Holding: The Court held that consumers who bought apps directly from Apple's App Store are direct purchasers under Illinois Brick and therefore may sue Apple for alleged monopolization and higher-than-competitive app prices.
- Allows app buyers to sue retailers who sell directly through platform stores.
- Keeps open consumer antitrust suits against retailers using commission models.

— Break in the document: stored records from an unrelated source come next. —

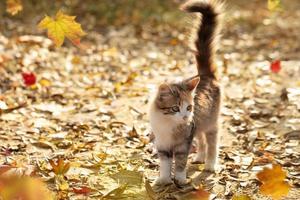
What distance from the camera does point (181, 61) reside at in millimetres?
8594

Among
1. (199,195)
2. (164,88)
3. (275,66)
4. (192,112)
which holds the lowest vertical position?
(199,195)

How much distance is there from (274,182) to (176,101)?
0.88 m

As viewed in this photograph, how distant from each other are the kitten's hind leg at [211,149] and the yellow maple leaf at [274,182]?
74cm

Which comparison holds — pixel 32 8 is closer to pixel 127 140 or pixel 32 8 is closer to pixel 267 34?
pixel 267 34

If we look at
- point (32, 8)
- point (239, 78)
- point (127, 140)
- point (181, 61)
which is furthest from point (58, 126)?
point (32, 8)

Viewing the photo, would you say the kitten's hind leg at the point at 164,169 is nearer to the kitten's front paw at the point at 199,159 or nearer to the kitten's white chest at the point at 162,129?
the kitten's white chest at the point at 162,129

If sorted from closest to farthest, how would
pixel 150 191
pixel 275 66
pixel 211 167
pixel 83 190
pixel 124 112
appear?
pixel 83 190, pixel 150 191, pixel 211 167, pixel 124 112, pixel 275 66

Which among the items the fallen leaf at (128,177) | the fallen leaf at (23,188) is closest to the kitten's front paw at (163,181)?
the fallen leaf at (128,177)

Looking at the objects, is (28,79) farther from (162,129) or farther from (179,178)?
(179,178)

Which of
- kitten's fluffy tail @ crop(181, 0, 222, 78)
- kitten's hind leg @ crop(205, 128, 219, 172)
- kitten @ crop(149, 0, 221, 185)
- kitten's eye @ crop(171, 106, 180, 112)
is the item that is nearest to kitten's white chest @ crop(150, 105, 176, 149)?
kitten @ crop(149, 0, 221, 185)

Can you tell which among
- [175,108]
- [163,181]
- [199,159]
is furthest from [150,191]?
[199,159]

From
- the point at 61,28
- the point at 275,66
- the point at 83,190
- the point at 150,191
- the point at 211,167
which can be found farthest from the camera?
the point at 275,66

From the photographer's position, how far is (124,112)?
5777 millimetres

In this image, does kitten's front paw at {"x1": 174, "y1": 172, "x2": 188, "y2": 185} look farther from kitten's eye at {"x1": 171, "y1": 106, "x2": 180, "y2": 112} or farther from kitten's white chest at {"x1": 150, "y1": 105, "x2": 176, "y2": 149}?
kitten's eye at {"x1": 171, "y1": 106, "x2": 180, "y2": 112}
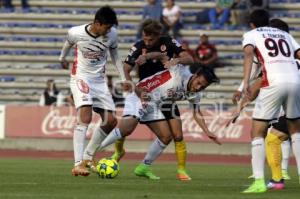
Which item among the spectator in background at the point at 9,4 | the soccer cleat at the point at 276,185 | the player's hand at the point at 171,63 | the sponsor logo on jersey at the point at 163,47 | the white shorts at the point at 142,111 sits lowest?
the soccer cleat at the point at 276,185

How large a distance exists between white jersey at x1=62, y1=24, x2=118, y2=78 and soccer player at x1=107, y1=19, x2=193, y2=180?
42 cm

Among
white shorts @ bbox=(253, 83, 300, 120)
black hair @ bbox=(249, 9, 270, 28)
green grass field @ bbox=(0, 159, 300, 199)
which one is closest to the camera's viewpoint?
green grass field @ bbox=(0, 159, 300, 199)

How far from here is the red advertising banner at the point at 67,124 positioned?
26.4 metres

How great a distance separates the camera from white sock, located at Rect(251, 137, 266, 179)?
475 inches

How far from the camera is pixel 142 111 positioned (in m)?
15.4

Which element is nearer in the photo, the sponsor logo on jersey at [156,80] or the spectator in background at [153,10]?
the sponsor logo on jersey at [156,80]

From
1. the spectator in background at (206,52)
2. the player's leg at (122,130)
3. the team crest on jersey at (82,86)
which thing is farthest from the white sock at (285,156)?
the spectator in background at (206,52)

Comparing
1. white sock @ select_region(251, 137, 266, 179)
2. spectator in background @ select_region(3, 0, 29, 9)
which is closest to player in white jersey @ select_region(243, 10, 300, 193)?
white sock @ select_region(251, 137, 266, 179)

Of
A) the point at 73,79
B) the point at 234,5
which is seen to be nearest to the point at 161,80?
the point at 73,79

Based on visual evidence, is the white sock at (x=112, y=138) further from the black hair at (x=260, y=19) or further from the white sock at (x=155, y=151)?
the black hair at (x=260, y=19)

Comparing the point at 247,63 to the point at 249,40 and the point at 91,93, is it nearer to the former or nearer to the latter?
the point at 249,40

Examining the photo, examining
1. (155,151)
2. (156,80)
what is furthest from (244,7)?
(155,151)

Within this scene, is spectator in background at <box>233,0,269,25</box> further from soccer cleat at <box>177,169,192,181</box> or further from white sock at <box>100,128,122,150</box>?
soccer cleat at <box>177,169,192,181</box>

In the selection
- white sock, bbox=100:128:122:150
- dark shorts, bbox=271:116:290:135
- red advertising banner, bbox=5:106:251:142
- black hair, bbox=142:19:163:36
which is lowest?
red advertising banner, bbox=5:106:251:142
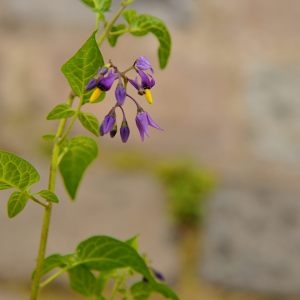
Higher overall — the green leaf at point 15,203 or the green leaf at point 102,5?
the green leaf at point 102,5

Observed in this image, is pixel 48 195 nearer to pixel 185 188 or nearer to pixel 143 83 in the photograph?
pixel 143 83

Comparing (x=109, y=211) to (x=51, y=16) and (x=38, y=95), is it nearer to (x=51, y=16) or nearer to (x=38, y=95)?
(x=38, y=95)

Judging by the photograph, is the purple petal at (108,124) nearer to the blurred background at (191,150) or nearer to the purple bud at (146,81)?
the purple bud at (146,81)

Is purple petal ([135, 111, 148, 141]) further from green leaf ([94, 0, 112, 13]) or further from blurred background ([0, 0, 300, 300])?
blurred background ([0, 0, 300, 300])

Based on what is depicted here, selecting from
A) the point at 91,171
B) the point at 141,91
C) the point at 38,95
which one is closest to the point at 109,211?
the point at 91,171

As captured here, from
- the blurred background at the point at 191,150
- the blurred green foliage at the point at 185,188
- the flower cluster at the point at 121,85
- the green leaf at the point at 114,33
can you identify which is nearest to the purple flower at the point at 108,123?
the flower cluster at the point at 121,85

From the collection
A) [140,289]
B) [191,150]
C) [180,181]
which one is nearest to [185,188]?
[180,181]
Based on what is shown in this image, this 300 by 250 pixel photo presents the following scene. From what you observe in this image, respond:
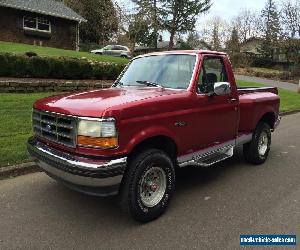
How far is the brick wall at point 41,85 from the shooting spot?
12.4 metres

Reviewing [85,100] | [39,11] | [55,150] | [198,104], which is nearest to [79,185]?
[55,150]

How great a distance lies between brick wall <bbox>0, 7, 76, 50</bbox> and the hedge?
52.7 feet

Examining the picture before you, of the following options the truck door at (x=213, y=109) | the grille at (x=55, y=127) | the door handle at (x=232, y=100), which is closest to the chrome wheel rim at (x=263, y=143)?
the truck door at (x=213, y=109)

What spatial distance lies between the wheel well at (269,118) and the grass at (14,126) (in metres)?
4.45

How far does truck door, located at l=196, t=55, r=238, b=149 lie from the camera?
5301 millimetres

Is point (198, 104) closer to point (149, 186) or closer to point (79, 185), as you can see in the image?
point (149, 186)

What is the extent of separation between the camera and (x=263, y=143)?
23.9ft

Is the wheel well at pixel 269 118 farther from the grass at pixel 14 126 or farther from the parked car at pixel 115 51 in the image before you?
the parked car at pixel 115 51

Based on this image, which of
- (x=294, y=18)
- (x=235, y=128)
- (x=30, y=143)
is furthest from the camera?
(x=294, y=18)

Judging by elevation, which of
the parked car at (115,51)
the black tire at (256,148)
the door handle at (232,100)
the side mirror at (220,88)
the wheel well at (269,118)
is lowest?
the black tire at (256,148)

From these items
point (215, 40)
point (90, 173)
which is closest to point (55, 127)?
point (90, 173)

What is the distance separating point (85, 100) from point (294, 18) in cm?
5352

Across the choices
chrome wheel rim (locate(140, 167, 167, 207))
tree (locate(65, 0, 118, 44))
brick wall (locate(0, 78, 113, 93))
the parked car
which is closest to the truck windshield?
chrome wheel rim (locate(140, 167, 167, 207))

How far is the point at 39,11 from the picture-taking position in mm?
29656
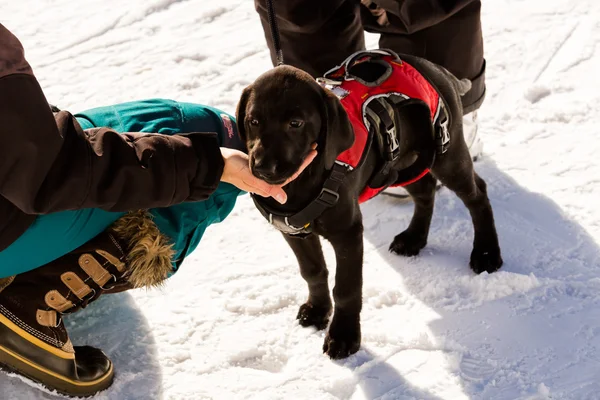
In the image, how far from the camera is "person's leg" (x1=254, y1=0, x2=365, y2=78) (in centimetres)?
332

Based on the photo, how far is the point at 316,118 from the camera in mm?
2238

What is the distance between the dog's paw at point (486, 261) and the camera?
121 inches

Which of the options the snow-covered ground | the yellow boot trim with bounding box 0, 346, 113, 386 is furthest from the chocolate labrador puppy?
the yellow boot trim with bounding box 0, 346, 113, 386

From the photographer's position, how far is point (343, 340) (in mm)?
2699

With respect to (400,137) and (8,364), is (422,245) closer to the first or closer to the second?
(400,137)

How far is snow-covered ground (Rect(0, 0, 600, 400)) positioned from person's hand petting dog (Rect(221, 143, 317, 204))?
0.76m

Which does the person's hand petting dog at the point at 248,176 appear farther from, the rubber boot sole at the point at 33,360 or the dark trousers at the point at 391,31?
the dark trousers at the point at 391,31

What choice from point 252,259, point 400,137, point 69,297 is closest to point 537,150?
point 400,137

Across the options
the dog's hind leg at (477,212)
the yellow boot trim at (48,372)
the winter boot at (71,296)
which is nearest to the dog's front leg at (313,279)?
the winter boot at (71,296)

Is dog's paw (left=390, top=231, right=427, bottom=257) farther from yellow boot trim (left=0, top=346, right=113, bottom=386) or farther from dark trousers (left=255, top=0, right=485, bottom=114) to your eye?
yellow boot trim (left=0, top=346, right=113, bottom=386)

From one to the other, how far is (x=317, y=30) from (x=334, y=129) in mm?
1268

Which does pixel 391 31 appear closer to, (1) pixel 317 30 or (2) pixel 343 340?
(1) pixel 317 30

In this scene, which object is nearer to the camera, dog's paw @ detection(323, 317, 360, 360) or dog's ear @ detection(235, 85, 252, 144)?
dog's ear @ detection(235, 85, 252, 144)

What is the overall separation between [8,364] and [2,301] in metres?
0.22
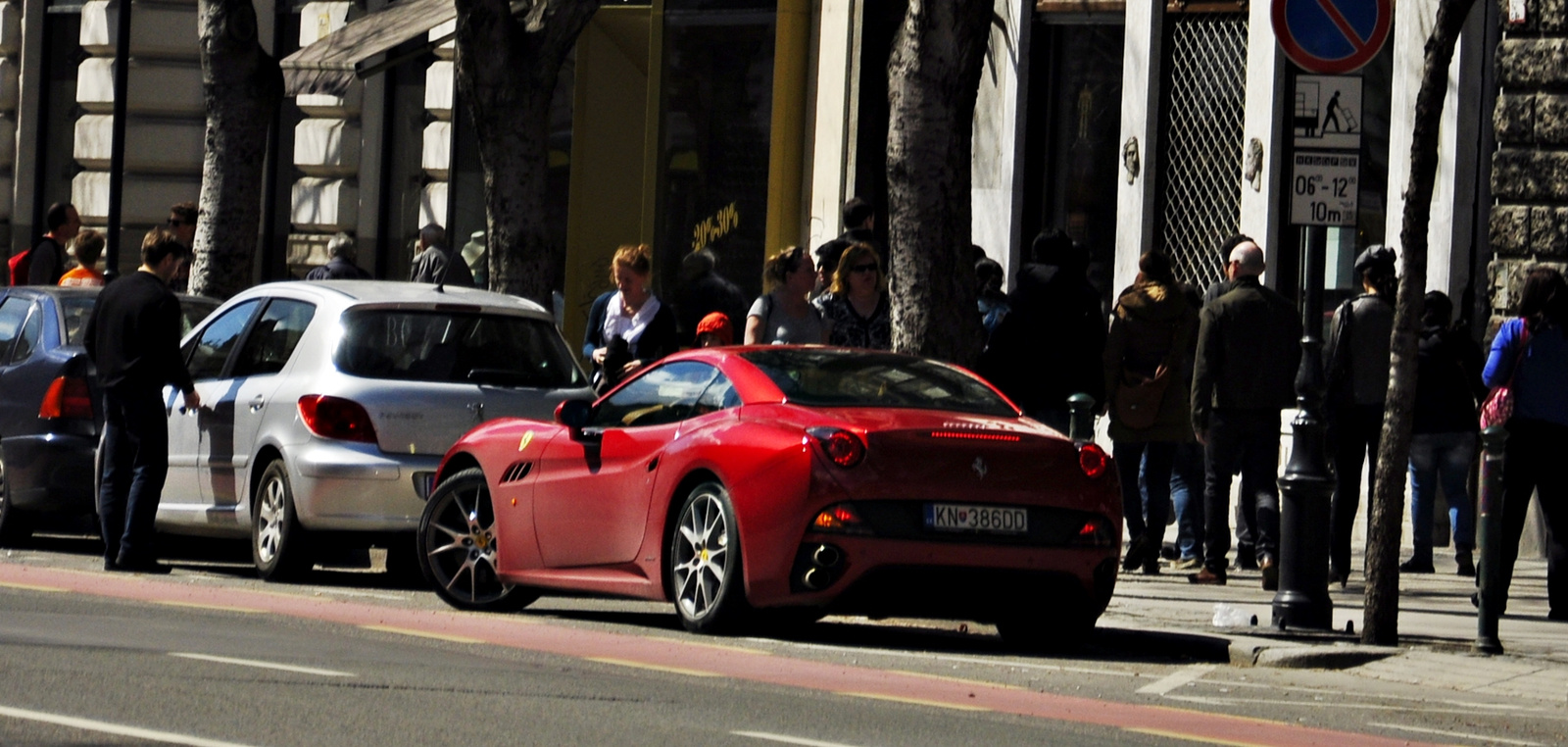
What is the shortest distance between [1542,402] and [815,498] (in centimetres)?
481

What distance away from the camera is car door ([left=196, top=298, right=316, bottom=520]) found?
14.3 metres

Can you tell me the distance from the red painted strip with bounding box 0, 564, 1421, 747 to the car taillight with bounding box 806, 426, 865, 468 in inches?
32.4

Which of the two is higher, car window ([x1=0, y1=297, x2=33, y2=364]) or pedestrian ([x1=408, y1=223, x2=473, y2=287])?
pedestrian ([x1=408, y1=223, x2=473, y2=287])

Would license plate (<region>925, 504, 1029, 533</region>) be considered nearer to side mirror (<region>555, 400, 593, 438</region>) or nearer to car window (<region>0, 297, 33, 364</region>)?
side mirror (<region>555, 400, 593, 438</region>)

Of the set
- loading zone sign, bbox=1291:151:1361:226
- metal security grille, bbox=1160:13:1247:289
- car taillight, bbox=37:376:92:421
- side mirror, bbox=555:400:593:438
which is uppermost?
metal security grille, bbox=1160:13:1247:289

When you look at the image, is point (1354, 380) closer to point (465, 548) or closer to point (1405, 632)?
point (1405, 632)

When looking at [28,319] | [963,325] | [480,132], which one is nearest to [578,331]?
[480,132]

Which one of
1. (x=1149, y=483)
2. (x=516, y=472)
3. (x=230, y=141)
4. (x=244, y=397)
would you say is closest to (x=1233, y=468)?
(x=1149, y=483)

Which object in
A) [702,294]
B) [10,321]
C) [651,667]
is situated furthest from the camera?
[702,294]

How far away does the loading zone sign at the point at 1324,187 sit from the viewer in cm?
1245

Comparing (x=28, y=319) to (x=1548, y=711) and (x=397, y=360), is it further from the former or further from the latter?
(x=1548, y=711)

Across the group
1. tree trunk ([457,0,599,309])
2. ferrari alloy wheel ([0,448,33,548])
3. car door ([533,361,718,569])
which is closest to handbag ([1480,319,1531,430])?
car door ([533,361,718,569])

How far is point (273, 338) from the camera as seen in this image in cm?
1453

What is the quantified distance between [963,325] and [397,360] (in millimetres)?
2892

- May lead to separate developer and consumer lawsuits over the same fees.
Summary
Background
Apple began selling iPhones in 2007 and launched the App Store in 2008, which became the exclusive place for iPhone owners to buy apps. Independent developers create most apps, pay Apple a $99 annual fee, and set the retail price (which Apple requires to end in $0.99). Apple keeps a 30% commission on each sale. In 2011, four iPhone owners sued, saying Apple monopolized the retail market for apps and caused consumers to pay higher-than-competitive prices. A district court dismissed the case under the Court’s Illinois Brick rule, but the Ninth Circuit reversed and the Supreme Court granted review.
Reasoning
The central question was whether these consumers are “direct purchasers” able to sue under the antitrust laws. The Court held that because the iPhone owners bought apps directly from Apple and paid the alleged overcharge to Apple, Illinois Brick does not bar their suit. The opinion rejected Apple’s argument that only the party that sets the retail price can be sued, explaining that such a rule would conflict with the statutory text, undermine precedent, create arbitrary distinctions between pricing models, and allow retailers to evade liability. The Court did not decide the merits of the antitrust claim and addressed only the standing issue at this early stage.
Real world impact
The decision lets consumers who buy directly from alleged monopolistic retailers pursue antitrust damages. It preserves the possibility of consumer suits against platform retailers that keep commissions, while noting this ruling is an early-stage procedural decision and not a final finding on whether Apple actually violated the law.
Dissents or concurrances
Justice Gorsuch dissented, arguing the Court misread Illinois Brick, warning about complicated “pass-on” proof, apportioning damages, and risk of duplicative recoveries.